In regards to trade flows, China tops out Vietnam’s charts in both 2013 imports and exports. For exports, China ranks fourth after the United States, Japan, and all other exporting trade countries with $US 13.26 billion or 10.5% of Vietnam’s total exports for 2013.

2013 Vietnam's Top Exporting Countries- Graph
Source: General Statistics Department of Vietnam

For imports, China takes the top spot. With Chinese imports coming in with $US 36.95 billion or 28.6% of Vietnam’s total imports for 2013. In total, China makes up 19.6% of Vietnam’s total import and exports for 2013.

2013 Vietnam Top Importing Countries- Graph
Source: General Statistics Department of Vietnam

For Vietnam, this is bad news as the country is still considered a lower middle income country that will require significant trade and investment over the next decade. But with China as a major stakeholder, the Vietnamese government may have to make a difficult choice between patriotism and economic growth.

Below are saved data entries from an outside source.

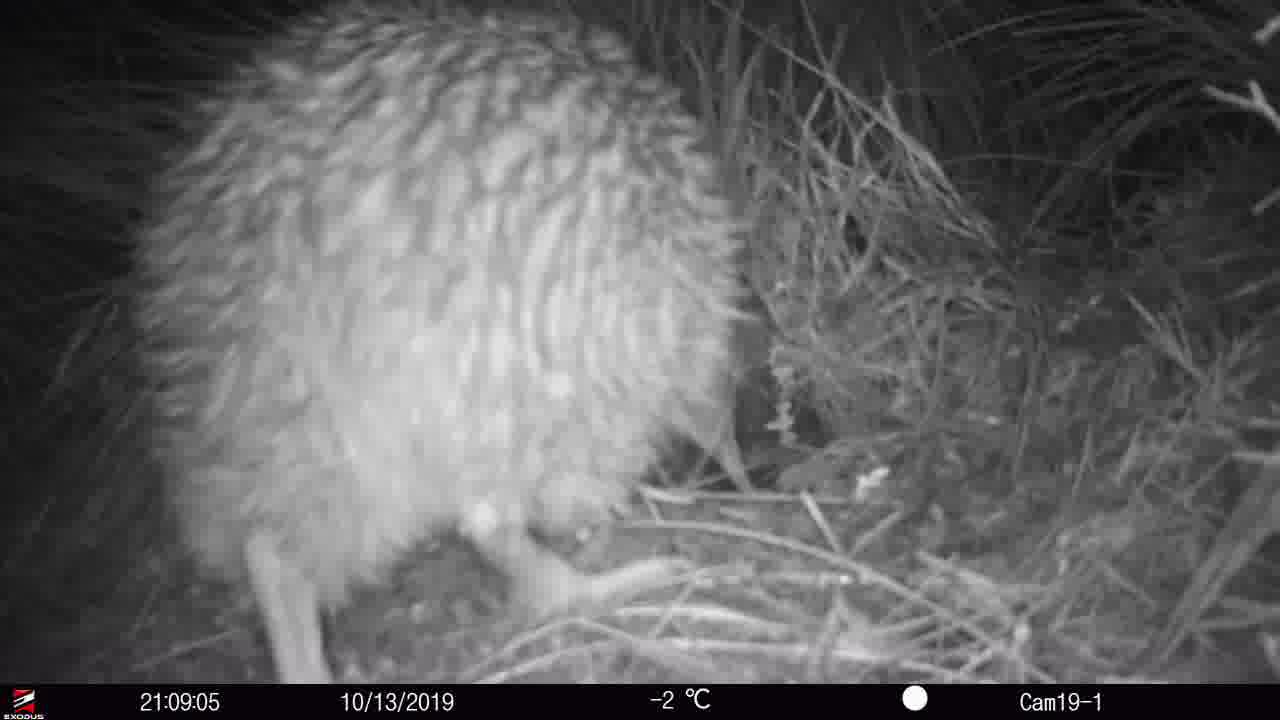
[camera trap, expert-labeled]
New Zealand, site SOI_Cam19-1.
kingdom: Animalia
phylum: Chordata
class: Aves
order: Apterygiformes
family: Apterygidae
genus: Apteryx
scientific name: Apteryx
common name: kiwi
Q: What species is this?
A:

Vietnam’s negotiating stance in the Paracel Island conflict is unfavorable. Vietnam is increasingly dependent on China’s FDI and trade and has few allies internationally and regionally willing to go against the economic giant.

China has hedged its bets by observing Russia’s actions in Crimea. Judging the international response to the Crimea situation, China feels that they can act and raise tensions in the South China Sea with impunity. The United States and Western European powers do not have a stake in Vietnam; count on them to cast critique and judgment, but they will stop far short of sending any military backup to stop China.

What remains to be seen is what happens when China takes the oil rig out of the Paracel Islands on August 28, 2014 to avoid the monsoon season. Will they keep out of the region, or return the very next year and provoke Vietnam again?